Pertanyaan wartawan yang bertubi-tubi kepada berbagai pihak yang terkait dengan pelayaran di Muara Angke, Jakarta Utara, terkait dengan kebakaran Kapal Motor (KM) Zahro Express di Teluk Jakarta setelah berlayar 15 menit dari Pelabuhan Kaliadem, Jakarta Utara (1/1) hanya berkutat soal jumlah penumpang.
Padahal, ada hal-hal yang lebih penting ditanya karena menyangkut keselamatan penumpang dan anak buah kapal (ABK). Lagi pula tidak ada kaitan langsung antara kelebihan penumpang dengan kebakaran di kapal itu,
Pulau Tidung merupakan salah satu objek wisata di Kepulauan Seribu yang terkenal karena ada jembatan penghubung antar dua pulau di sana. Kolong jembatan ini bisa dilewati oleh kapal pesiar sehingga menimbulkan kesan tersendiri bagi pengunjung yang melewati jembatan.
SOS
Maka, kalau saja wartawan jeli pertanyaan yang diajukan adalah:
- Sebelum diizinkan berlayar apakah Kesyahbandaran dan Otoritas Pelabuhan Muara Angke yang meneluarkan izin berlayar sudah mengecek secara fisik: (a) jumlah pelampung, (b) tempat pelampung, (c) informasi cara-cara penyelamatan, (d) kondisi mesin kapal, (e) radio komunikasi, (f) alat pemadam kebakaran, (g) kesiapan ABK memadamkan api, (h) kesiapan ABK dalam membantu penumpang menyelematkan diri, dst?
- Dari gambar-gambar yang ditayangkan televisi sama sekali tidak ada tampak upaya memadakan api: Mengapa ABK tidak berusaha memadamkan api?
- Apakah ABK, khususnya markonis atau radio officer, disebut juga spark, mengirimkan pesan "SOS" (Save Our Souls) ke syahbandar dan kapal-kapal lain yang berlayar di Teluk Jakarta ketika terjadi kebakaran di kapal?
- Apakah di KM Zahro Express tersedia informasi yang jelas tentang prosedur penyelamatan jika terjadi kebakaran, kebocoran kapal, dll?
- Apakah ABK KM Zahro Express melalukan peragaan tentang cara-cara penyelamatan jika terjadi kebakaran, kebocoran kapal, dll.?

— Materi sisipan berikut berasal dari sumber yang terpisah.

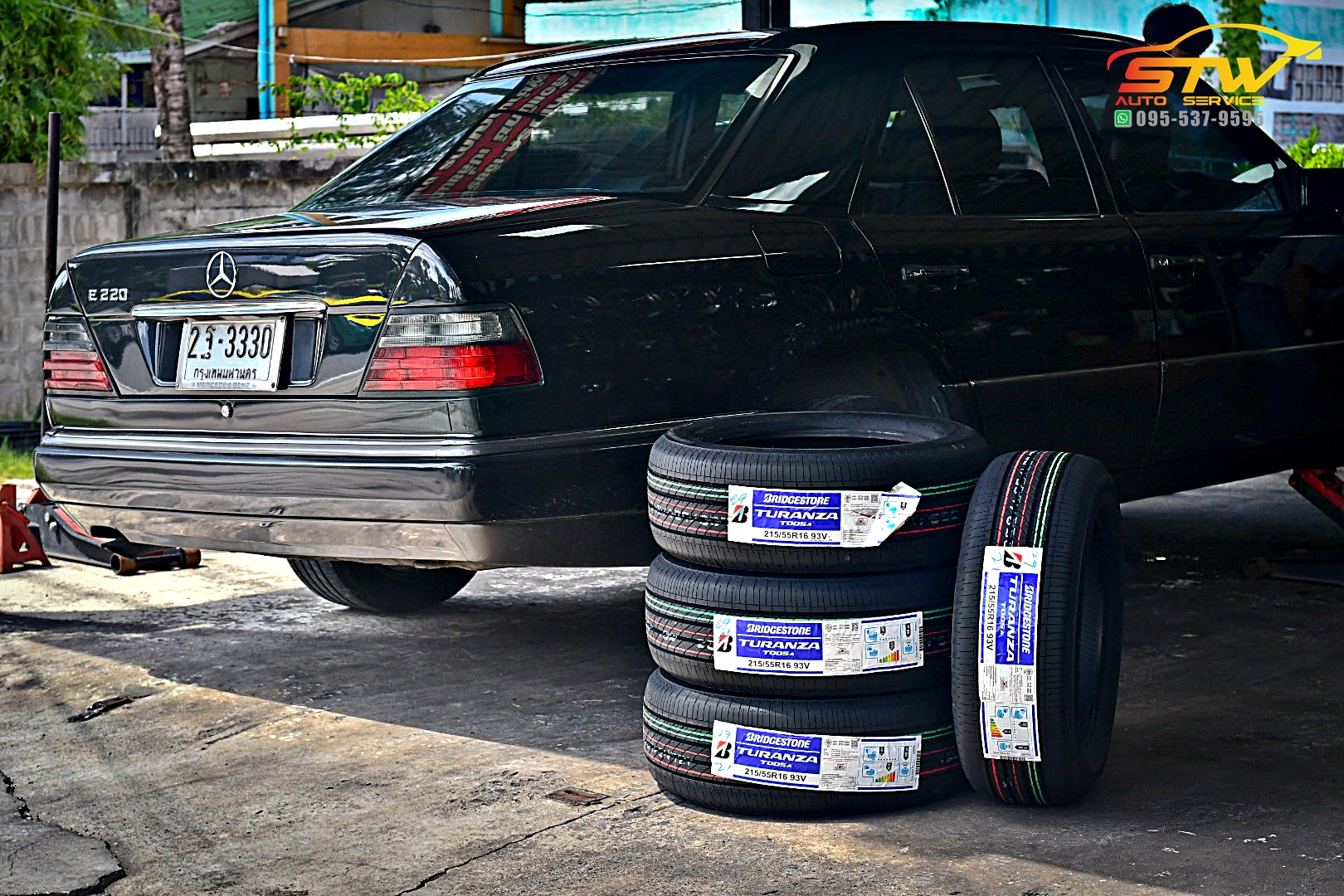 ยางใหม่ BRIDGESTONE Turanza T005A 215/55R16 93V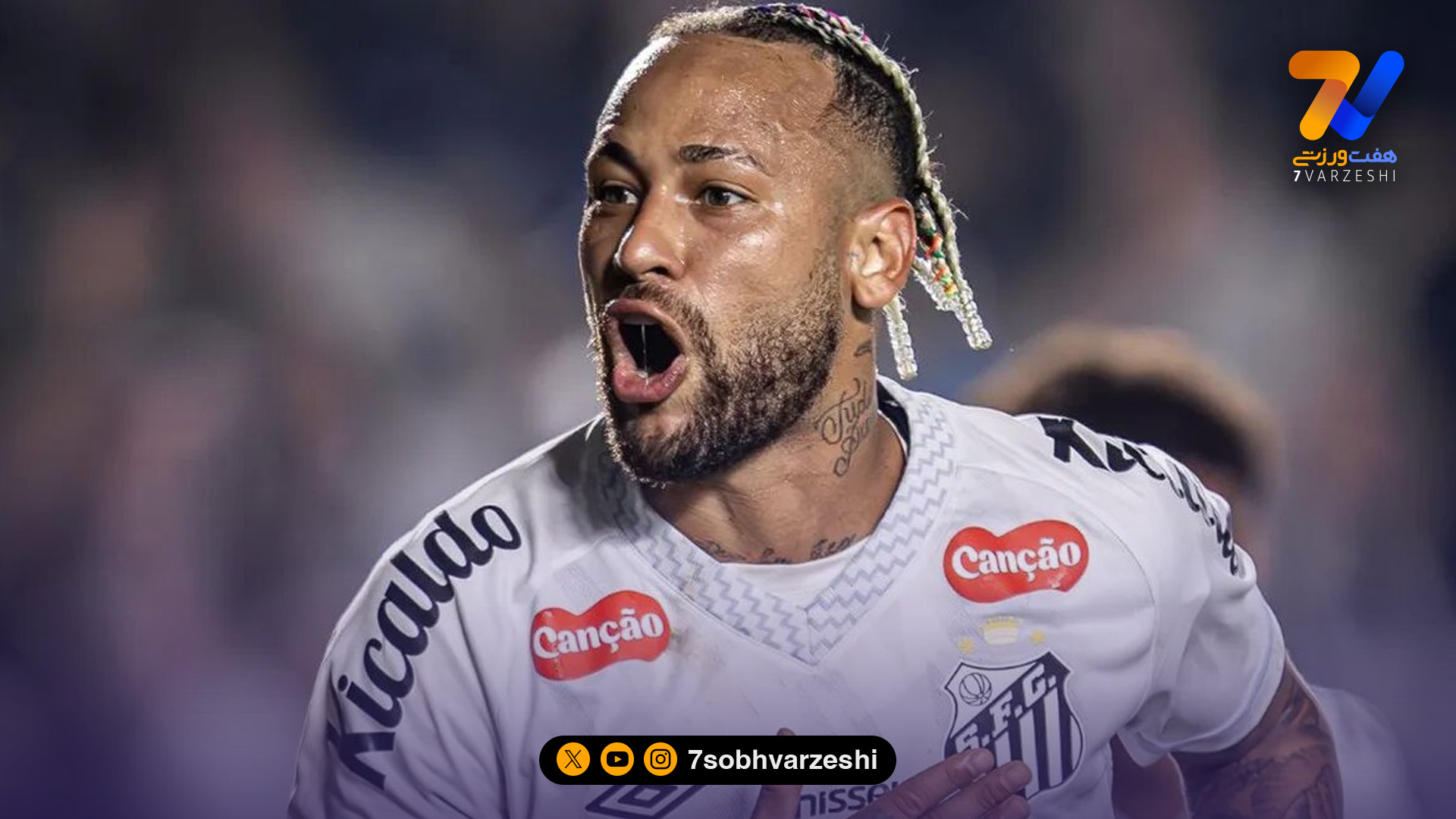 نیمار با وجود آسیب‌دیدگی در لیست سانتوس قرار دارد!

Lima pertanyaan ini jadi kunci yang terkait langsung dengan keamanan dan keselamatan penumpang Zahro Express, tapi tidak muncul ke permukaan.
Jika syahbandar tidak memeriksa kelengkapan kapal seperti pada poin 1 tapi memberikan izin berlayar tentulah hal itu merupakan perbuatan yang melawan hukum karena mengabaikan keselatan ABK dan penumpang.

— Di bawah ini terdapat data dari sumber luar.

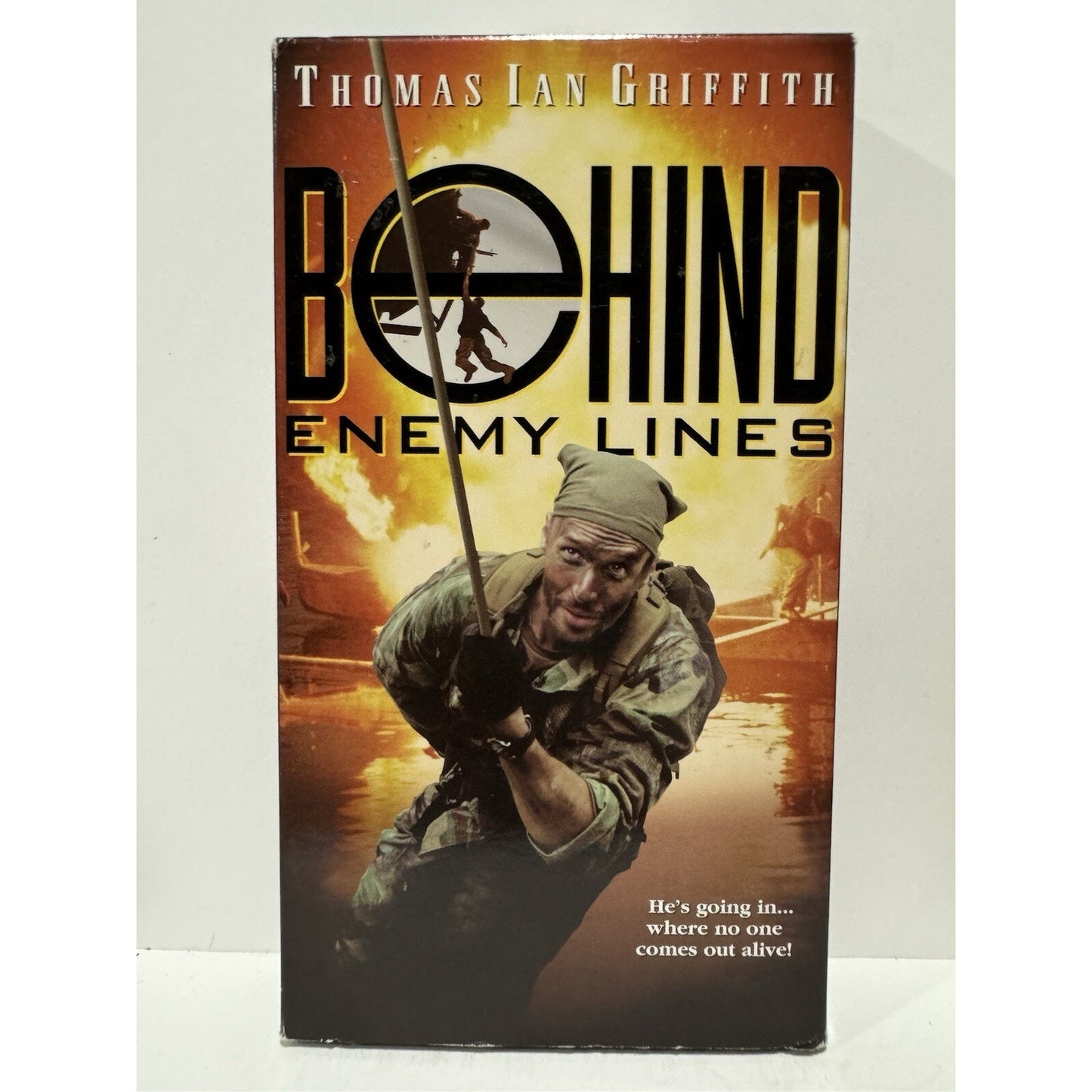 Behind Enemy Lines - VHS Used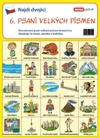 Najdi dvojici - ČJ 6 - Psaní velkých písmen / DOPRODEJ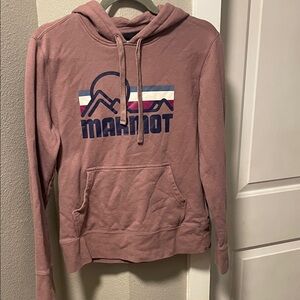 Marmot Women's Mauve Hoodie Sweater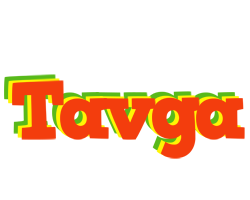 Tavga bbq logo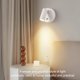 thumbnail image 3 of Fondo Del Techo LED, Luz De Pared Magnética Interior De La Mancha Del Dormitorio De La Noche Del Dormitorio De La Noche Del Dormitorio Moderno ángulo De Iluminación Ajustable, 3 of 7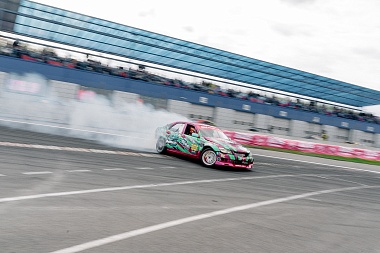 В Рязани стартовали Всероссийские соревнования по дрифту «RDS Europe»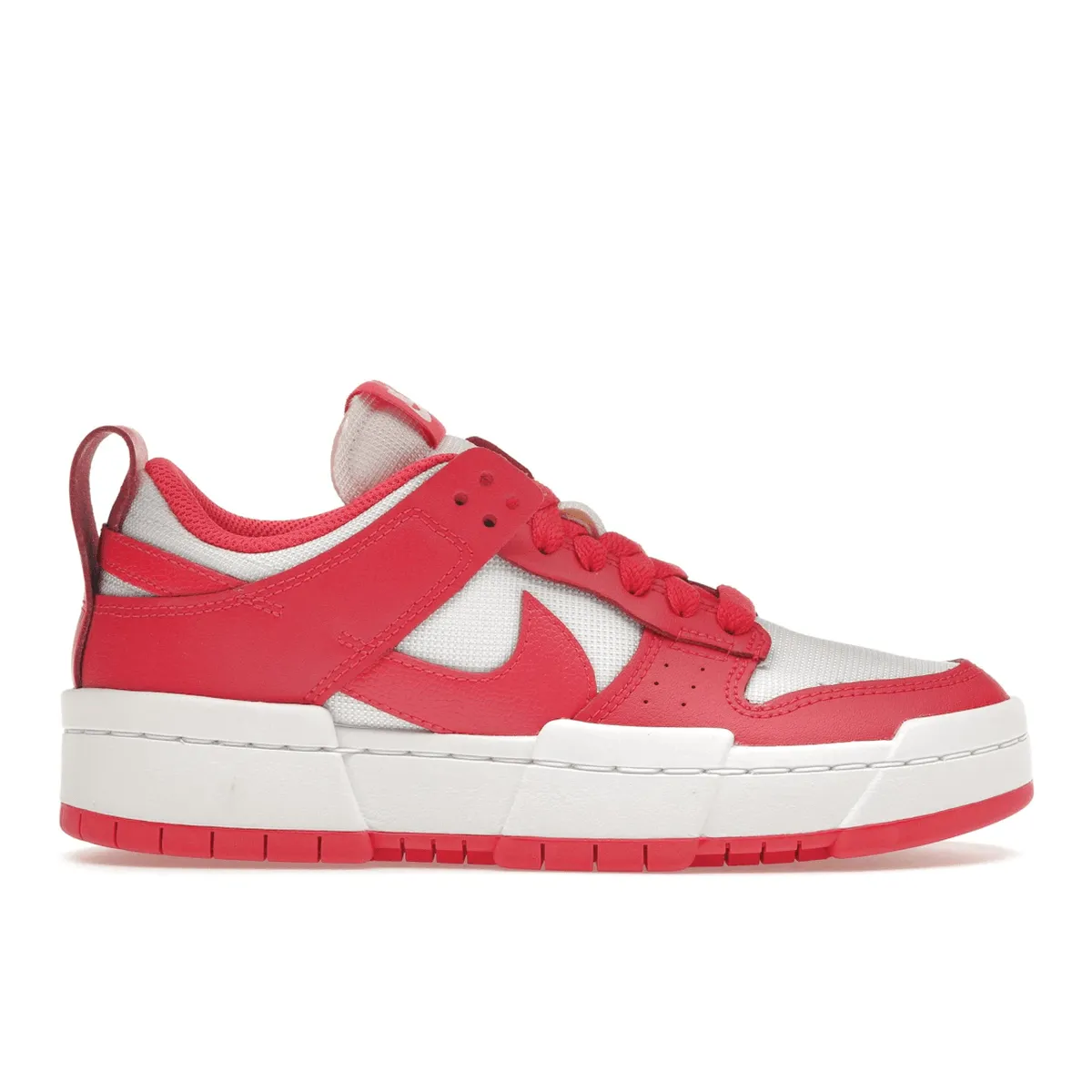 Nike Dunk Low Disrupt Siren Red Nike Dunk stylish shoes for sport and street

Tapi, wartawan tetap saja bertanya soal jumlah penumpang. Bahkan, ketika mewawancarai Kepala KNKT pun yang ditanya tetap jumlah penumpang. Kalau jumlah penumpang melebihi kapasitas yang terjadi bukan kebakaran, tapi kapal oleng dan bisa tenggelam.
Jumlah penumpang saat itu 184. Kapasitas daya angkut kapal 285. Kapal berjalar menuju Pulau Tidur di Kepulauan Seribu, Teluk Jakarta. Korban tewas dilaporkan 23 dan hilang 17. Ada penumpang yang selamat mengatakan bahwa dia melihat dengan jelas tidak semua penumpang memakai pelampung (wartakota.tribunnews.com, 1 Januari 2017).
Terkait dengan jumlah penumpang yang perlu ditanya wartawan adalah: apakah syahbandar memberikan tiket resmi kepada semua penumpang?
Pemadaman Api
Jika ada penumpang yang tidak memegang tiket tentu akan jadi masalah besar untuk klaim asuransi. Banyak yang anggap remeh tentang tiket ini. Misalnya, jika sebuah kepal terbang kecelakaan kalau ada penumpang yang tewas atau luka-luka tapi duduk di kursi yang tidak sesuai dengan nomor kursi di boarding pass, maka asuransi akan menolak klaim penumpang tersebut.
Disebutkan dalam berita bahwa nakhoda KM Zahro Express menaikkan penumpang ke kapalnya biar pun tidak tercatat dalam manifes pelayaran. Diberitakan pula bahwa dalam manifes hanya ada tercatat 100 penumpang (kompas.com, 1 Januari 2017). Ini akan jadi persoalan bagi penumpang luka-luka dan tewas jika nama mereka tidak terdapat dalam manifes dan tidak pula memegang tiket resmi.